What the exercise asks:
Reproduce the whole listing, character for character.

Exercise materials:

•••••

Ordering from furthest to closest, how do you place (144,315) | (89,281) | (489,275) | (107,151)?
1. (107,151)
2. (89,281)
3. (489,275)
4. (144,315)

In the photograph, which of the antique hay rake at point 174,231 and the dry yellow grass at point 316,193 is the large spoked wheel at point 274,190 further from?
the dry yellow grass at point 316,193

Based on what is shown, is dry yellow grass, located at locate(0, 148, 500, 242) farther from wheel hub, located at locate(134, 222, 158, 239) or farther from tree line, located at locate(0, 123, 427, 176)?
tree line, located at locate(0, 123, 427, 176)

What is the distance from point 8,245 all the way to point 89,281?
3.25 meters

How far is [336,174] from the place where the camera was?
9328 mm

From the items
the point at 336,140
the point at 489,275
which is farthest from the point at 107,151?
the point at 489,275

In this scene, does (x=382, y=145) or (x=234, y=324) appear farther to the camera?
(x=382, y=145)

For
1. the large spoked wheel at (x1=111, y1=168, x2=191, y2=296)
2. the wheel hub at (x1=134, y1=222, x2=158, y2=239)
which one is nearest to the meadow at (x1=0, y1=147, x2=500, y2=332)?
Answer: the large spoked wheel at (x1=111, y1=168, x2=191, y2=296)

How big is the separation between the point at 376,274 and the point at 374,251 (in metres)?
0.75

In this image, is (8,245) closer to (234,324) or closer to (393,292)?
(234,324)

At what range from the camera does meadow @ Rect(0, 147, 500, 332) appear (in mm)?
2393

•••••

Completed exercise:
Ordering from furthest to closest, how do you place (144,315) | (89,281) | (489,275) | (107,151)?
1. (107,151)
2. (89,281)
3. (489,275)
4. (144,315)

In the photograph, which of the antique hay rake at point 174,231 and the dry yellow grass at point 316,193 is the large spoked wheel at point 274,190 further from?
the dry yellow grass at point 316,193

Based on what is shown, is dry yellow grass, located at locate(0, 148, 500, 242) farther from wheel hub, located at locate(134, 222, 158, 239) or farther from tree line, located at locate(0, 123, 427, 176)?
tree line, located at locate(0, 123, 427, 176)

What is the distance from point 8,245 all the way to point 89,281?
3.25 meters

How far is [336,174] from the place where the camera was?
9328 mm

From the items
the point at 336,140
the point at 489,275
which is farthest from the point at 107,151?
the point at 489,275

In this scene, does (x=382, y=145) or (x=234, y=324) appear farther to the camera?
(x=382, y=145)

For
1. the large spoked wheel at (x1=111, y1=168, x2=191, y2=296)
2. the wheel hub at (x1=134, y1=222, x2=158, y2=239)
which one is nearest to the meadow at (x1=0, y1=147, x2=500, y2=332)?
Answer: the large spoked wheel at (x1=111, y1=168, x2=191, y2=296)

How big is the separation between the point at 376,274 and the point at 374,251 (in metres)?
0.75

In this image, is (8,245) closer to (234,324) or closer to (393,292)?
(234,324)

At what range from the camera does meadow @ Rect(0, 147, 500, 332) appear (in mm)?
2393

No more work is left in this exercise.